Task instructions: Copy out the records word for word, beginning at the line with "I have these" and continuing through the line with "6.57 metres". Leave out the pictures.

Listing:
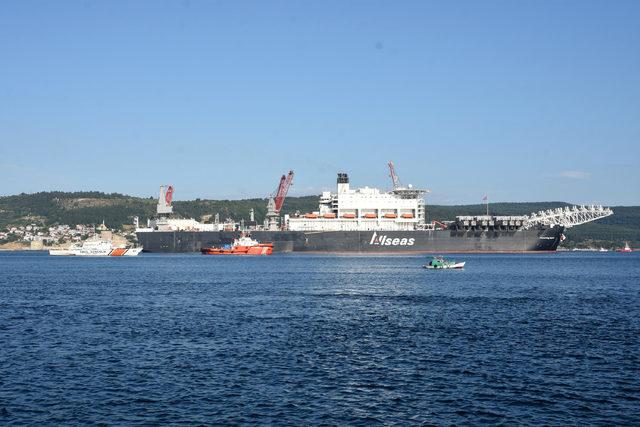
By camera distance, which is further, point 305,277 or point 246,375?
point 305,277

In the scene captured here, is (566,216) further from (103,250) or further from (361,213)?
(103,250)

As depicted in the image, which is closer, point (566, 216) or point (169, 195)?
point (566, 216)

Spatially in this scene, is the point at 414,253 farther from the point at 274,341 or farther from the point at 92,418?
the point at 92,418

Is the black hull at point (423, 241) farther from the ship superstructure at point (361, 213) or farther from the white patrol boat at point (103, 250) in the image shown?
the white patrol boat at point (103, 250)

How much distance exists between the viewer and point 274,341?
37844mm

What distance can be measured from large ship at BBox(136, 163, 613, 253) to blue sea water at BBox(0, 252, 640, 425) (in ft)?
290

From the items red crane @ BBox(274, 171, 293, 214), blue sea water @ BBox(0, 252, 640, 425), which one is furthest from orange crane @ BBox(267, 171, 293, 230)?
blue sea water @ BBox(0, 252, 640, 425)

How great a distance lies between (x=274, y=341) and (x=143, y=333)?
319 inches

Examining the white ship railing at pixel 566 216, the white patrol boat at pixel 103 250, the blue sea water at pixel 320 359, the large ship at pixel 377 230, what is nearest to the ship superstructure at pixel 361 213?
the large ship at pixel 377 230

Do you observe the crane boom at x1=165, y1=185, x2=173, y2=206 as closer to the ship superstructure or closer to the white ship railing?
the ship superstructure

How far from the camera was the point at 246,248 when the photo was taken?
161 m

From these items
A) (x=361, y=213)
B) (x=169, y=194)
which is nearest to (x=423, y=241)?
(x=361, y=213)

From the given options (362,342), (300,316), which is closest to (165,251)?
(300,316)

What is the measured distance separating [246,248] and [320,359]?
12872cm
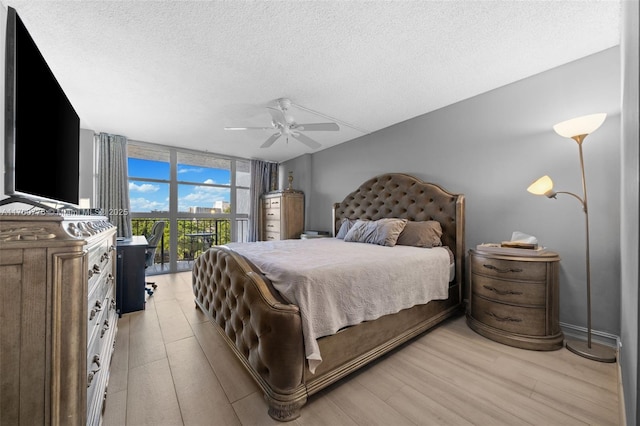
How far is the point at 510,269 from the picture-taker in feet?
6.82

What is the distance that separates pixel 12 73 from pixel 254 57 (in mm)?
1509

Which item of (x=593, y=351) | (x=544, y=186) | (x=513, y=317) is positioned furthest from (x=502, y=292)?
(x=544, y=186)

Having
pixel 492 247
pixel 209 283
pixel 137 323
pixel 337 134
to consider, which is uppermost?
pixel 337 134

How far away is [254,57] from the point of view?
7.00 ft

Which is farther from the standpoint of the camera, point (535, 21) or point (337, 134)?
point (337, 134)

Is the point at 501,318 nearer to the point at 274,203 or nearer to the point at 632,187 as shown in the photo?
the point at 632,187

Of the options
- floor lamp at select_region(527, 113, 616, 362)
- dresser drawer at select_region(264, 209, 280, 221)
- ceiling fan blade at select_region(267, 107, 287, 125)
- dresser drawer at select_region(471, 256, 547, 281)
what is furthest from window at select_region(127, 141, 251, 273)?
floor lamp at select_region(527, 113, 616, 362)

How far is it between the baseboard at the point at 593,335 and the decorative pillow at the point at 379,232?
65.2 inches

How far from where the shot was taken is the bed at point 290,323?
4.38 feet

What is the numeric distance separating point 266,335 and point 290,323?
172 mm

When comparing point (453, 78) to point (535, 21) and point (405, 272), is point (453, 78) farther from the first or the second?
point (405, 272)

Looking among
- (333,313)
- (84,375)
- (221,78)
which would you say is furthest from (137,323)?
(221,78)

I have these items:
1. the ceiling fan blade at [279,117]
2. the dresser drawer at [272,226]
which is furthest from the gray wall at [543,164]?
the dresser drawer at [272,226]

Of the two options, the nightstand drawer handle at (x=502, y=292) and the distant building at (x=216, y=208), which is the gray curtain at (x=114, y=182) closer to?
the distant building at (x=216, y=208)
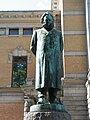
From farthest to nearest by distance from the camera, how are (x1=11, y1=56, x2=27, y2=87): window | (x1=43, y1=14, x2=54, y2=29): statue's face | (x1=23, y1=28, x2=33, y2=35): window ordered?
(x1=23, y1=28, x2=33, y2=35): window, (x1=11, y1=56, x2=27, y2=87): window, (x1=43, y1=14, x2=54, y2=29): statue's face

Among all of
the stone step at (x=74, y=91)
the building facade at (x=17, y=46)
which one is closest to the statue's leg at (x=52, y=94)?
the stone step at (x=74, y=91)

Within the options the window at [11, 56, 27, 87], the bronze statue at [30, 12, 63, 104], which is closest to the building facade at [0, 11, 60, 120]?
the window at [11, 56, 27, 87]

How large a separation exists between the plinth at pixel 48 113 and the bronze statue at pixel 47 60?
208 millimetres

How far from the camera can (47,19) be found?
6.93 metres

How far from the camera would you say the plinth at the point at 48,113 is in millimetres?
6117

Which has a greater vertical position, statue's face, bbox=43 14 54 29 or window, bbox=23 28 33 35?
window, bbox=23 28 33 35

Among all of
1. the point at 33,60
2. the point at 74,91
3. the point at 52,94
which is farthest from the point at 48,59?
the point at 33,60

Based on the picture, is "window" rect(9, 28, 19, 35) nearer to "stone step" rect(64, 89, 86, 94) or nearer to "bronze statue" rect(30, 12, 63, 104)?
"stone step" rect(64, 89, 86, 94)

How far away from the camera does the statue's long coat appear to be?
6.57 metres

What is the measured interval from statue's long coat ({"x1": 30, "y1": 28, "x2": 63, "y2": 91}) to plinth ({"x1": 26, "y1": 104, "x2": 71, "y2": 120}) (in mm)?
456

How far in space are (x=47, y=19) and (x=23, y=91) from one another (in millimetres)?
13433

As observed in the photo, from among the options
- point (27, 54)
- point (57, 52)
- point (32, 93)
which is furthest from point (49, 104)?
point (27, 54)

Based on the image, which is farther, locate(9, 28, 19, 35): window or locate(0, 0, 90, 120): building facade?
locate(9, 28, 19, 35): window

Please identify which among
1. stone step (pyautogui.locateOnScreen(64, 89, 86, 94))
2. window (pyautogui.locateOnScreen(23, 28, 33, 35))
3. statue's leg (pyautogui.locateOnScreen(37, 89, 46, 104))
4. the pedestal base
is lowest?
stone step (pyautogui.locateOnScreen(64, 89, 86, 94))
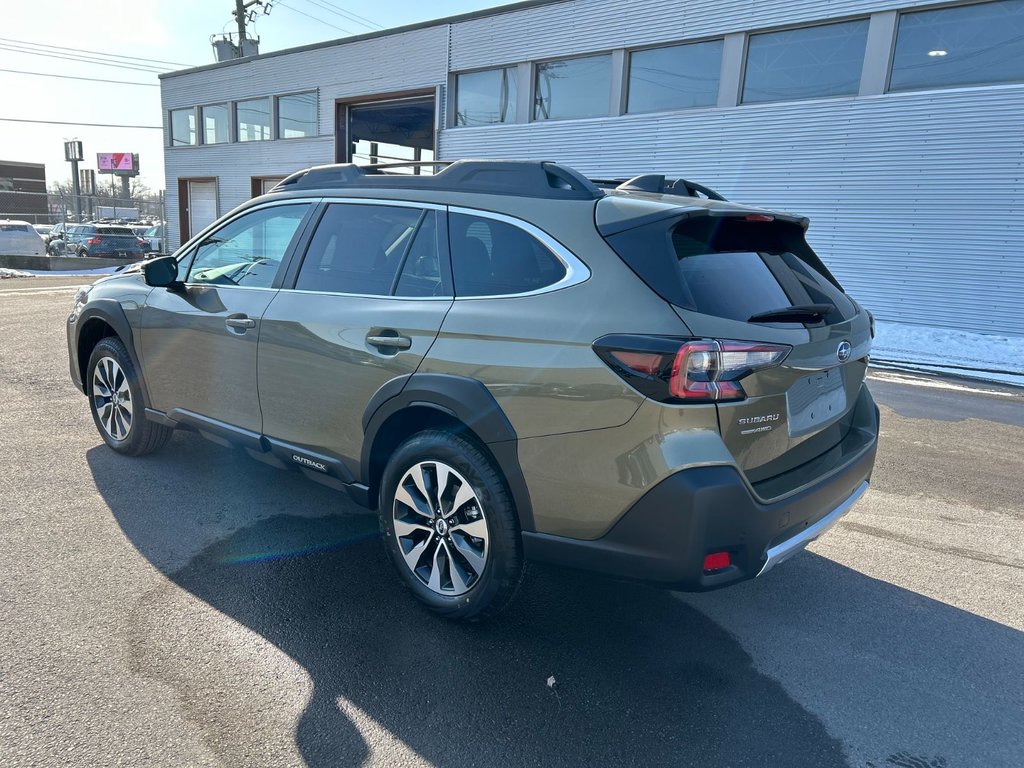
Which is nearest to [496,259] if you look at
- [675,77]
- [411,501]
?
[411,501]

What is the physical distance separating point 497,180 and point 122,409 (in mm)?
3267

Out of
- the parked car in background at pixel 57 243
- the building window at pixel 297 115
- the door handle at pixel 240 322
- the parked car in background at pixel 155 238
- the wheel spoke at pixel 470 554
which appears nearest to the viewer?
the wheel spoke at pixel 470 554

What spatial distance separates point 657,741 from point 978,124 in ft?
43.1

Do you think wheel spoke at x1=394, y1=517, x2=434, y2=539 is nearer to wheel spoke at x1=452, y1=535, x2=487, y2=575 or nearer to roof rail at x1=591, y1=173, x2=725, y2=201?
wheel spoke at x1=452, y1=535, x2=487, y2=575

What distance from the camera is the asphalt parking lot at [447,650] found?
2334 millimetres

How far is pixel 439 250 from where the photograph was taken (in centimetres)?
312

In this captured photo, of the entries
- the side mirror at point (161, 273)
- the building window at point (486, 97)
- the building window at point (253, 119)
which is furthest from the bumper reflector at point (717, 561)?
the building window at point (253, 119)

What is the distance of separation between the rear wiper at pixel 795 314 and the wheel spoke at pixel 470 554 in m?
1.39

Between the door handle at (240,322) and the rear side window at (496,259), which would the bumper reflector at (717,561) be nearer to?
the rear side window at (496,259)

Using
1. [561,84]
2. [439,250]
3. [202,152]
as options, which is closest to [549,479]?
[439,250]

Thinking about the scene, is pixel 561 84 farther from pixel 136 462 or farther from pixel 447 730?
pixel 447 730

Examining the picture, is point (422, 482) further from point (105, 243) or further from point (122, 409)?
point (105, 243)

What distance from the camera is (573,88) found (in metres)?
16.8

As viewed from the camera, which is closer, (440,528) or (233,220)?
(440,528)
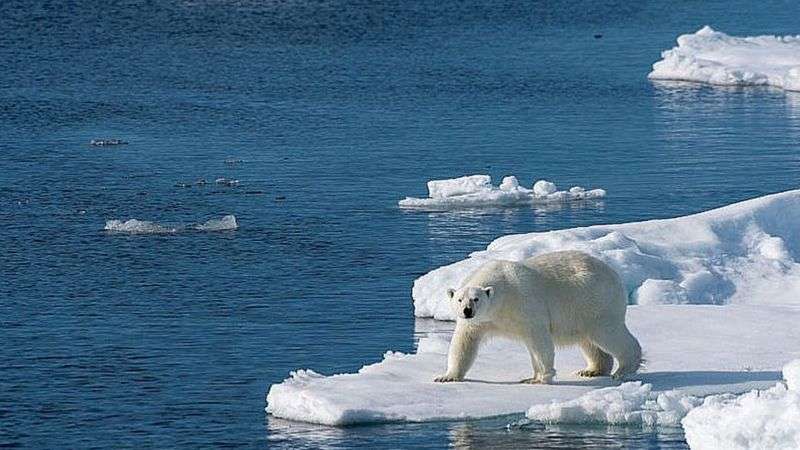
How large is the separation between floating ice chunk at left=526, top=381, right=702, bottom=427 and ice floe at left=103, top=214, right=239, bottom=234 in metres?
10.1

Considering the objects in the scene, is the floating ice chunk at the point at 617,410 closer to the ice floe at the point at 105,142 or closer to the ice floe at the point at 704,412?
the ice floe at the point at 704,412

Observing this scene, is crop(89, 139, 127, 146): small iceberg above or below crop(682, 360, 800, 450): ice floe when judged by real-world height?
below

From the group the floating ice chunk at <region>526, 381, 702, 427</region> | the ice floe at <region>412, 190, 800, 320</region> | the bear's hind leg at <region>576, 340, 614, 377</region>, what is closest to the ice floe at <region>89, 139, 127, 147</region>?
the ice floe at <region>412, 190, 800, 320</region>

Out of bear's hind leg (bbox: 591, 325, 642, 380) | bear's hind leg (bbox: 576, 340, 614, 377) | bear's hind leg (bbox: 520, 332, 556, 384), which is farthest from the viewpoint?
bear's hind leg (bbox: 576, 340, 614, 377)

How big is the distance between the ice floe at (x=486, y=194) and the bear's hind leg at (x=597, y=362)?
382 inches

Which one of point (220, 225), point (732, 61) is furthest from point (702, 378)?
point (732, 61)

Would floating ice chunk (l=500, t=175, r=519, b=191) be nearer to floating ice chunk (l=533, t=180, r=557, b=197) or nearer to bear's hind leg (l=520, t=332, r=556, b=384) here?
floating ice chunk (l=533, t=180, r=557, b=197)

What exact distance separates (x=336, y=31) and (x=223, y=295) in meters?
30.2

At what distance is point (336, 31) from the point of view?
156 feet

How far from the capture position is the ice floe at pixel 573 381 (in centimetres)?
1218

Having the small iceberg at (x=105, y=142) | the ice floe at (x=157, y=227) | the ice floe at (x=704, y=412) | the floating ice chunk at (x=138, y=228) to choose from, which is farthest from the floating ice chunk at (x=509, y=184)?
the ice floe at (x=704, y=412)

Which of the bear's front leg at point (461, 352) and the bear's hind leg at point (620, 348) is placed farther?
the bear's hind leg at point (620, 348)

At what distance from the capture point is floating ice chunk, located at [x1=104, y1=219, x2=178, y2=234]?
2147 centimetres

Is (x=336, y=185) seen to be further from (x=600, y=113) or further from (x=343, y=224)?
(x=600, y=113)
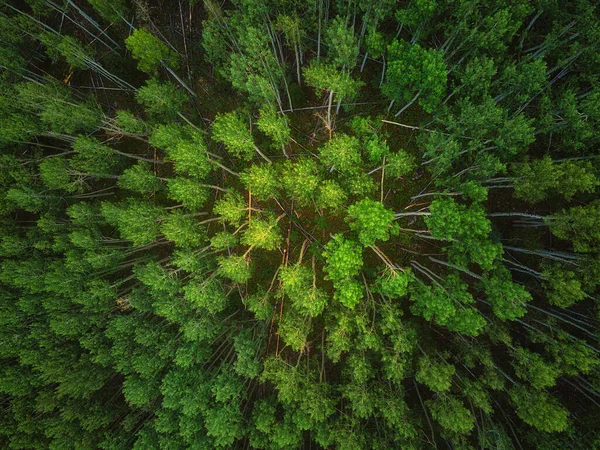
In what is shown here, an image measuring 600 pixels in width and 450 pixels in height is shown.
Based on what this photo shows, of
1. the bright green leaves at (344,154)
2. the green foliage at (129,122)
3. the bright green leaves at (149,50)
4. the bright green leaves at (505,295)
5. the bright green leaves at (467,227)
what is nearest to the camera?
the bright green leaves at (505,295)

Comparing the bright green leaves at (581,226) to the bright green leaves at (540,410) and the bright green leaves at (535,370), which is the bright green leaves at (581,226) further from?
the bright green leaves at (540,410)

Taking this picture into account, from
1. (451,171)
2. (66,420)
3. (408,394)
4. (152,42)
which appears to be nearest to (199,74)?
(152,42)

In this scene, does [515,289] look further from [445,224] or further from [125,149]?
[125,149]

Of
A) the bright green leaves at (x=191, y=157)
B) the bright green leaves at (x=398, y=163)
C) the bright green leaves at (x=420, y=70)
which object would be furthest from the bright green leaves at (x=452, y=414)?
the bright green leaves at (x=191, y=157)

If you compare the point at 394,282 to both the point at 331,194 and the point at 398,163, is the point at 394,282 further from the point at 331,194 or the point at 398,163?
the point at 398,163

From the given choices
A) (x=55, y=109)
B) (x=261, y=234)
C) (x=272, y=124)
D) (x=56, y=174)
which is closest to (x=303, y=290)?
(x=261, y=234)

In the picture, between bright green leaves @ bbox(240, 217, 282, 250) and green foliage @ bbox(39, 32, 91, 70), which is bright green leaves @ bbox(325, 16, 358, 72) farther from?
green foliage @ bbox(39, 32, 91, 70)
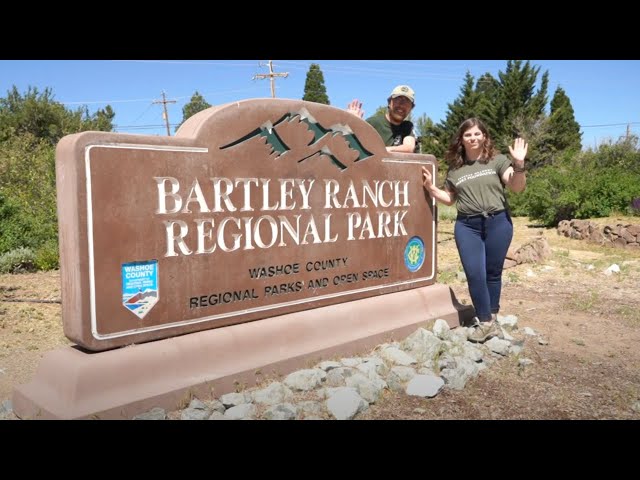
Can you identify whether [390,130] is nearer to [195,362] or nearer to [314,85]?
[195,362]

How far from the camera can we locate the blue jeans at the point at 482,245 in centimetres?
442

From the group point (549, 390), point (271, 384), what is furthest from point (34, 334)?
point (549, 390)

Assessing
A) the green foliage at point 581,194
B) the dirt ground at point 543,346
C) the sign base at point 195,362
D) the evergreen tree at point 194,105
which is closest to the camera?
the sign base at point 195,362

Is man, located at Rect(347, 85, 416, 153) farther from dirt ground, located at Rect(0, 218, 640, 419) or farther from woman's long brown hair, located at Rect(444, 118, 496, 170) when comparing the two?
dirt ground, located at Rect(0, 218, 640, 419)

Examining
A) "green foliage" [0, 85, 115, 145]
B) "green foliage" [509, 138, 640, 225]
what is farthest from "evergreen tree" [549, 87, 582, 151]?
"green foliage" [0, 85, 115, 145]

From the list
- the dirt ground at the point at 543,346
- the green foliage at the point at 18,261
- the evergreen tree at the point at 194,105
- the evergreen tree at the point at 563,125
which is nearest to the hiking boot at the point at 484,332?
the dirt ground at the point at 543,346

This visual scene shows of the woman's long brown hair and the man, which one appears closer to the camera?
the woman's long brown hair

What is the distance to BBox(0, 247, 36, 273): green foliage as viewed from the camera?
796 cm

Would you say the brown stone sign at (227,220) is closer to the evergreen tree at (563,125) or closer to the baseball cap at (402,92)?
the baseball cap at (402,92)

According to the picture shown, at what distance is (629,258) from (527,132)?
28.2 m

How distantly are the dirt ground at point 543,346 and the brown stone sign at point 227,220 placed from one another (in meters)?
1.17

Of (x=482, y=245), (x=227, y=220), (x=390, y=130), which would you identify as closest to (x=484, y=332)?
(x=482, y=245)

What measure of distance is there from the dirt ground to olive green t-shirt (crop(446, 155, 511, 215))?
3.96 ft

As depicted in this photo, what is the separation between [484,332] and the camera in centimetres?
442
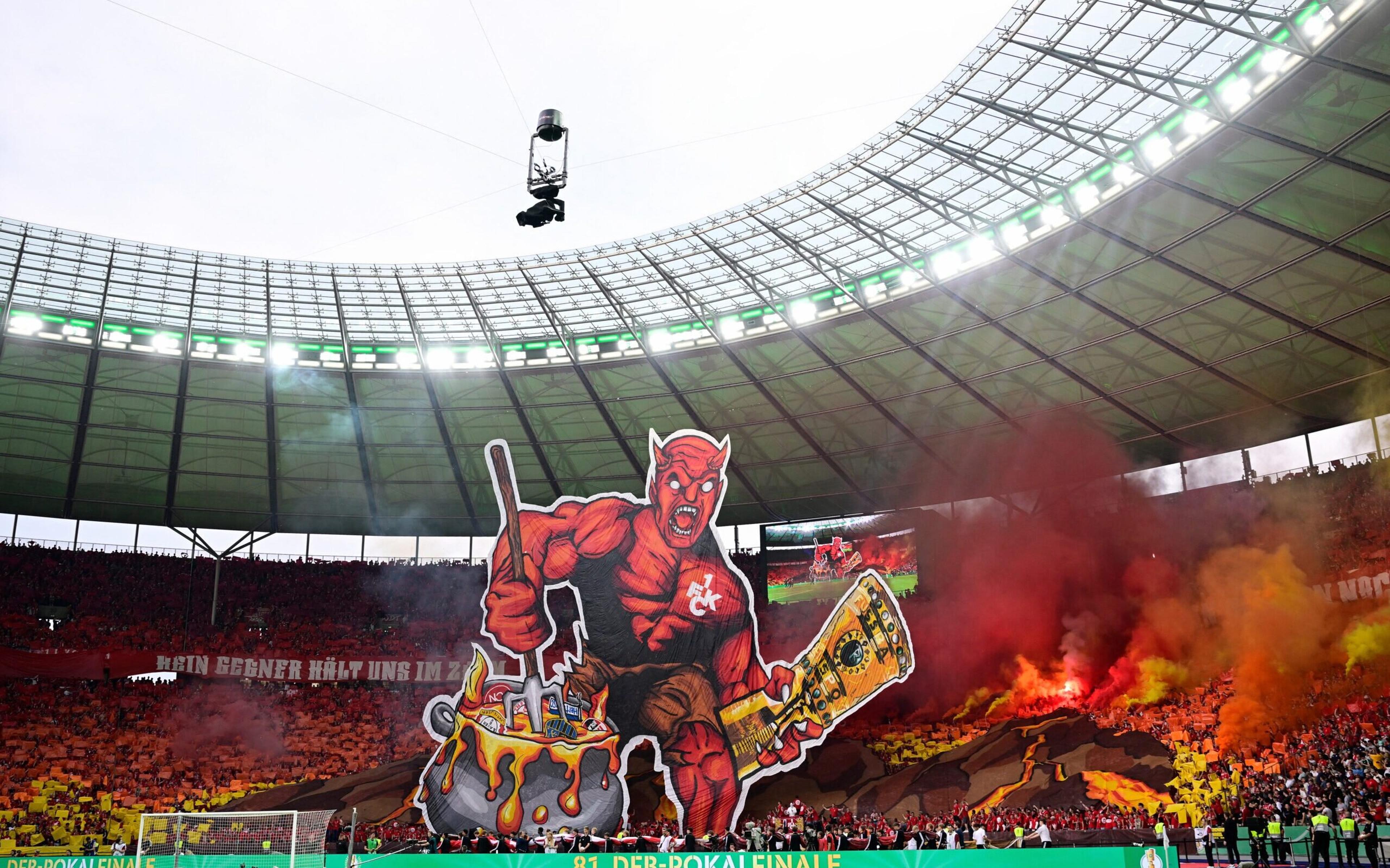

Answer to this problem:
I have these items:
1. the ceiling fan blade at [279,117]
2. the dresser drawer at [272,226]
which is furthest from the gray wall at [543,164]?
the dresser drawer at [272,226]

Of the two options, the nightstand drawer handle at (x=502, y=292) and the distant building at (x=216, y=208), which is the gray curtain at (x=114, y=182) closer to?
the distant building at (x=216, y=208)
From farthest to nearest by distance from the camera, how are (x1=11, y1=56, x2=27, y2=87): window | (x1=43, y1=14, x2=54, y2=29): statue's face | (x1=23, y1=28, x2=33, y2=35): window ordered?
(x1=23, y1=28, x2=33, y2=35): window, (x1=11, y1=56, x2=27, y2=87): window, (x1=43, y1=14, x2=54, y2=29): statue's face

Among all of
the stone step at (x=74, y=91)
the building facade at (x=17, y=46)
which one is closest to the statue's leg at (x=52, y=94)?
the stone step at (x=74, y=91)

Within the options the window at [11, 56, 27, 87], the bronze statue at [30, 12, 63, 104], which is closest to the building facade at [0, 11, 60, 120]?
the window at [11, 56, 27, 87]

How large a separation exists between the plinth at pixel 48 113 and the bronze statue at pixel 47 60?
208 millimetres

How far from the camera can (47,19) be found?
6.93 metres

How far from the camera would you say the plinth at the point at 48,113 is in millimetres?
6117

Which has a greater vertical position, statue's face, bbox=43 14 54 29 or window, bbox=23 28 33 35?
window, bbox=23 28 33 35

Among all of
1. the point at 33,60
2. the point at 74,91
3. the point at 52,94
which is farthest from the point at 48,59?
the point at 33,60

Based on the picture, is "window" rect(9, 28, 19, 35) nearer to "stone step" rect(64, 89, 86, 94) or nearer to "bronze statue" rect(30, 12, 63, 104)?
"stone step" rect(64, 89, 86, 94)

How far away from the camera does the statue's long coat appear to be?
6.57 metres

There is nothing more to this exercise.